**İncelenecek Metin**
= = = = =
Tiyatrolar sustu, müzik yerini ürküten bir sessizliğe bıraktı.

Tiyatrolu Rüya

Günler geçiyor, çok hızlı geçiyor gibi geliyor üstelik. Ne zaman hafta başı oldu, hafta sonuna ne zaman geldik ayırt edemiyorum bu aralar. Güne yetişememek bahsi açılınca Yahya Kemal’in “Eylül Sonu” şiirinden şu dizeler gelir aklıma “Günler kısaldı… Kanlıca’nın ihtiyarları/ Bir bir hatırlamakta geçen sonbaharları.” Beraberinde Kanlıca, beraberinde İstanbul, beraberinde pek çok şey. Anılar, çağrışımlar, kırıklıklar, özlemler…

Bireysel ve toplumsal hafızanın birbirinin içine geçtiği çağrışımlar yumağı beni oradan oraya sürüklüyor. İçime dönmek ile gündelik yaşamın dayatmaları nedeniyle yapılması zorunlu işler arasında bir kırılma bazen de döne döne helezonlaşan bir uyumlulaşma, at başı gidiyor. Kimi zaman biri, kimi zaman da bütünleşmiş öteki. Uzun lafın kısası, geçip giden günlerimiz, anlayacağınız.

Tüm bunlar, bu koşuşturmalar yetmezmiş gibi bir de içimi kıpır kıpır eden bir dersi takip etmeye başladım. “Anılardan Tarihe: Cumhuriyet Türkiyesi’nde Hafıza, Mekân, Siyaset” Zeynep Suda’nın eğitmenliğindeki dersimiz ne güzel geldi. Çöl ortasında vaha gibi desem abartmış olmam, serin serin, şenlikli, şaşırtıcı, zenginleştirici. Okuma listesine bakarak bir heyecan bir heyecan duyuyorum ki sormayınız. İşte, sanırım dersin okumalarından yola çıkarak allak bullak olan zihnim, zaman tünelinin dehlizlerinde yolunu şaşırmış olacak ki Fizan’dan Şam’a, oradan İstanbul’a atlaya zıplaya yolculuk ediyor. Bir oraya uğruyor, bir buraya.

Yetmiyor, ilk kez karşılaştığımda ne güzel bir insan, diye düşündüğüm Oytun, “Yeni Gelen” dergisinden söz ediyor. Bilmez miyim diyorum. Sezgilerimin doğruluğunu Sadık Albayrak’ın kulaklarını çınlatarak kutluyoruz Oytun’la. Dile kolay otuz iki sayıdır çıkan bir derginin emekçiliğini tüm dertlerini omuzlayarak yürütüyor Bizim Sadık Albayrak. Dergide Yalçın Küçük’ün eski bir yazısı. Yazı, 1999 yılında yayımlanmış Hasip Akgül’ün “Görme Kılavuzu”nun önsözü.
= = = = =
**Veri Bloğu**
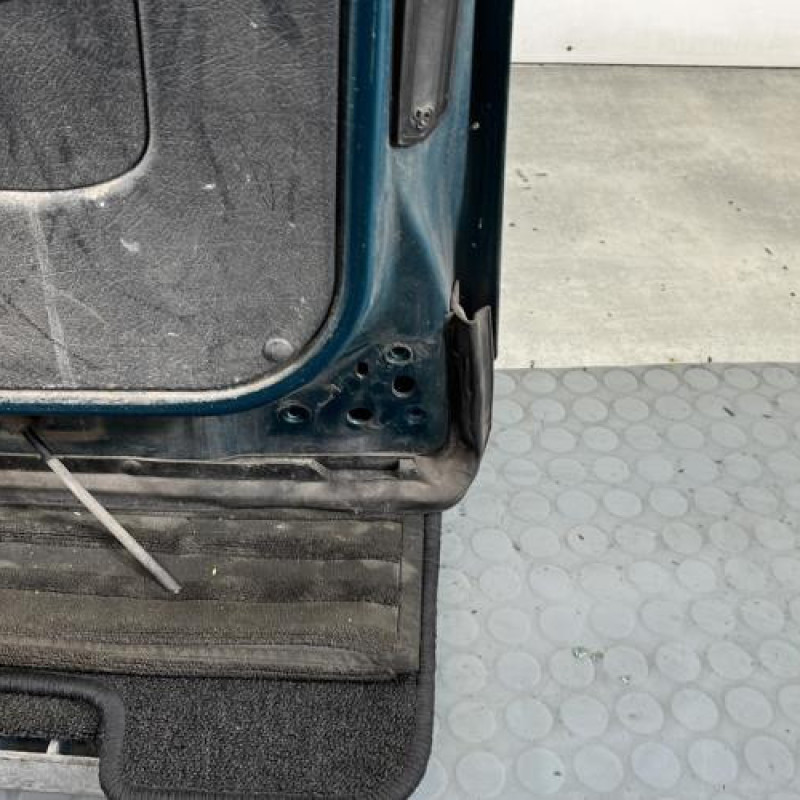 Porte laterale gauche CITROEN BERLINGO 1 Photo n°5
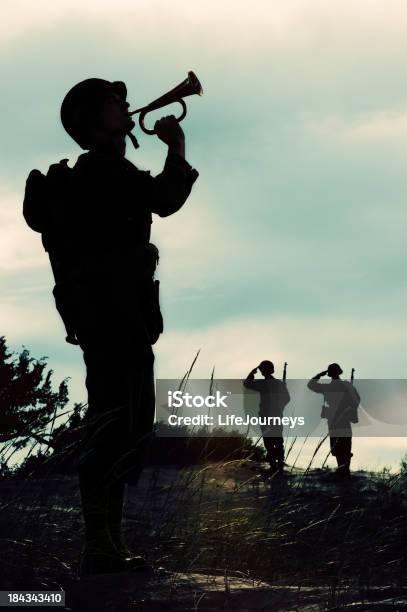 Sylwetka Wwii Soldier Gra Gwintowników W Dniu Zakończenia - zdjęcia stockowe i więcej obrazów Sygnałówka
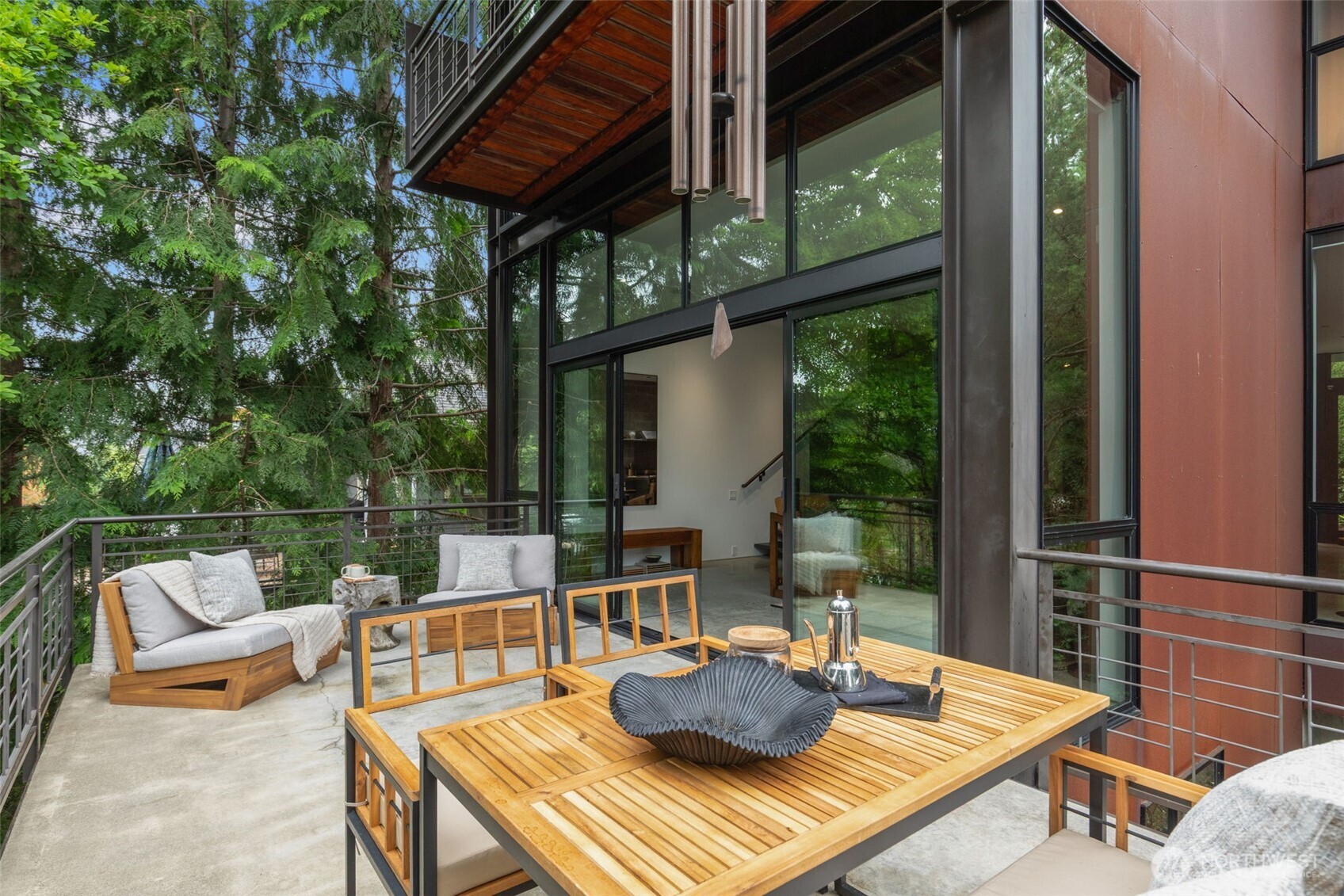 1701 33rd Avenue Property Photo 6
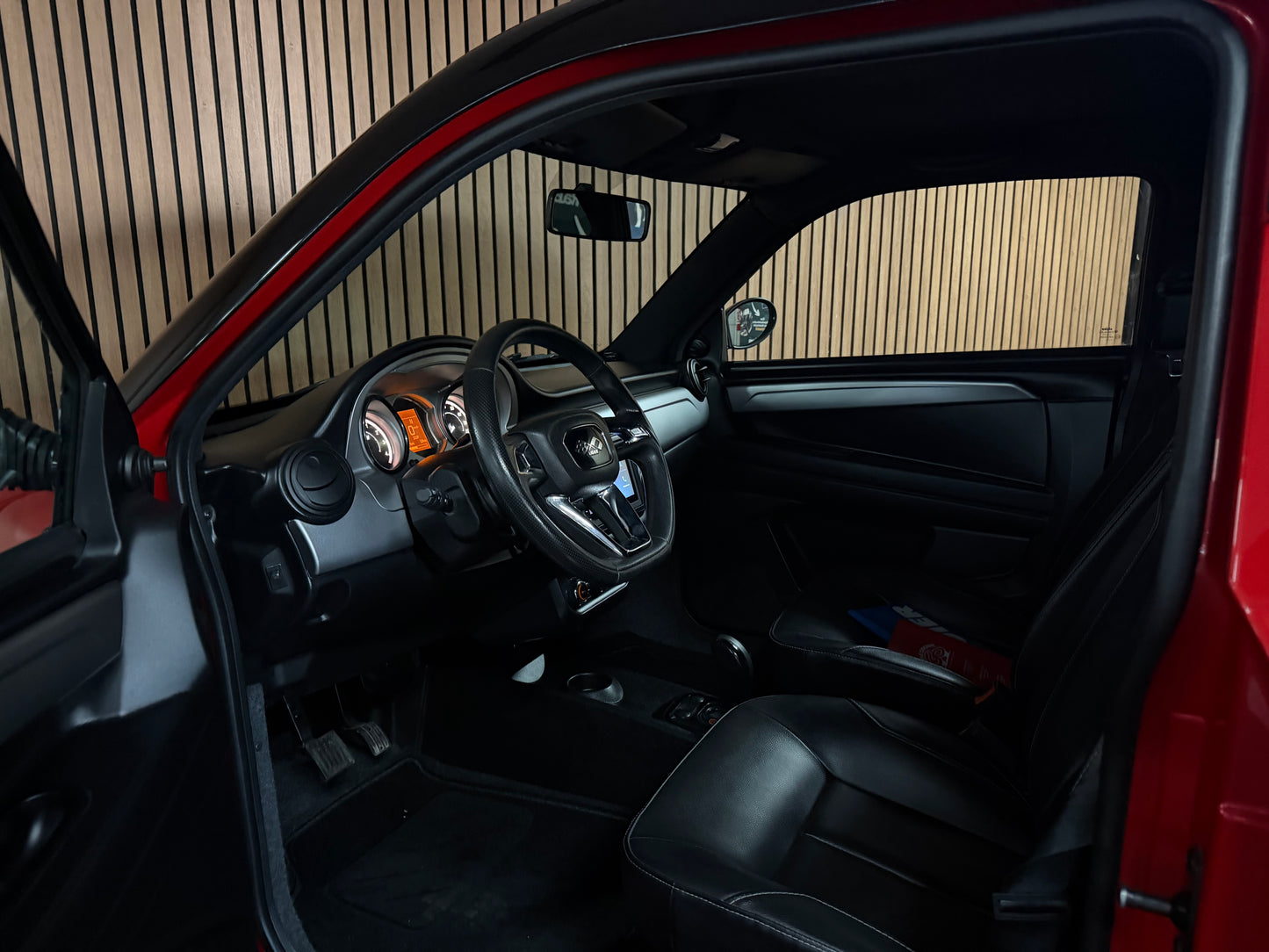 Ligier JS50 Sport | Servo | Rückfahrkamera | Apple Carplay/Android | 8 PS | 45 km/h | Innerhalb 250 KM Kostenlose Lieferung | Mopedauto | Leichtmobile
= = = = =
**Yapılacak Görevler**
1. “Tiyatrolu Rüya” yazısında “Bireysel ve toplumsal” ifadesinden “giden günlerimiz, anlayacağınız.” ifadesine kadar olan bölümü, “helezonlaşan” yerine “sarmallaşan” koyarak değiştirip yeniden yazın.
2. Lütfen “Tiyatrolu Rüya” yazısını bıraktığı yerden devam ettirin.

**Görev Yanıtları**
1.
Bireysel ve toplumsal hafızanın birbirinin içine geçtiği çağrışımlar yumağı beni oradan oraya sürüklüyor. İçime dönmek ile gündelik yaşamın dayatmaları nedeniyle yapılması zorunlu işler arasında bir kırılma bazen de döne döne sarmallaşan bir uyumlulaşma, at başı gidiyor. Kimi zaman biri, kimi zaman da bütünleşmiş öteki. Uzun lafın kısası, geçip giden günlerimiz, anlayacağınız.

2.
Birden dehşete kapılıyorum, yirmi iki yıl önceye mi denk geliyor şimdi 1999? Onca yıl yaşandı, yaşadım, bal gibi de hatırladığım yıllar, bir yıl sonrasını milenyum diye diye selamladığımız derken, yok bir yıl sonrası 2000, milenyum dedikleri bir yıl sonraya geliyor diyerek parmak hesabı yaptığım. Ha bir yıl eksik, ha bir yıl fazla, ne önemi var? Zaten 2020’de yaşanmamış bir yıl değil mi diyerek bir yıllık sapmayı görmezden geldiğim.

Hop 2001 yılının yılbaşına gidiyorum. Dostlarımızın konuğuyuz ilk eşim Onur’la birlikte, Gökçenlerdeyiz. Meğer hep nergis götürürmüşüm ben arkadaşlarıma, Gökçen öyle demişti. Şaşırmıştım, öyle mi yaparmışım, demiştim. Kadıköy Meydanı’nda çiçekçilerden alırdım nergisleri evet. Çok severim içimi bayan kokularını. Ama böyle bir ritüelim olduğunu bilmezdim, dostlara giderken nergis almak bilmeden yaptığımmış demek. 2001’in yılbaşında, konuk olduğumuz ev Çiftehavuzlar’da mı idi yoksa Göztepe’de mi? Anımsayamıyorum. Yiyip içtikten sonra yeni yıla, yani 2001’e Rexx Sineması’nda gece yarısı seansında “Yüzüklerin Efendisi”ni izleyerek giriyoruz. Hatırladığım bu, 2001 yılına Orta Dünya’dan üstüme üstüme gelen şahlanmış atların nal sesleri arasında girdiğim. Nereden geldim, bu kişisel tarihe? Bunlar, Hafıza-Mekân-Siyaset dersinin yan etkileri galiba. Devam edelim madem.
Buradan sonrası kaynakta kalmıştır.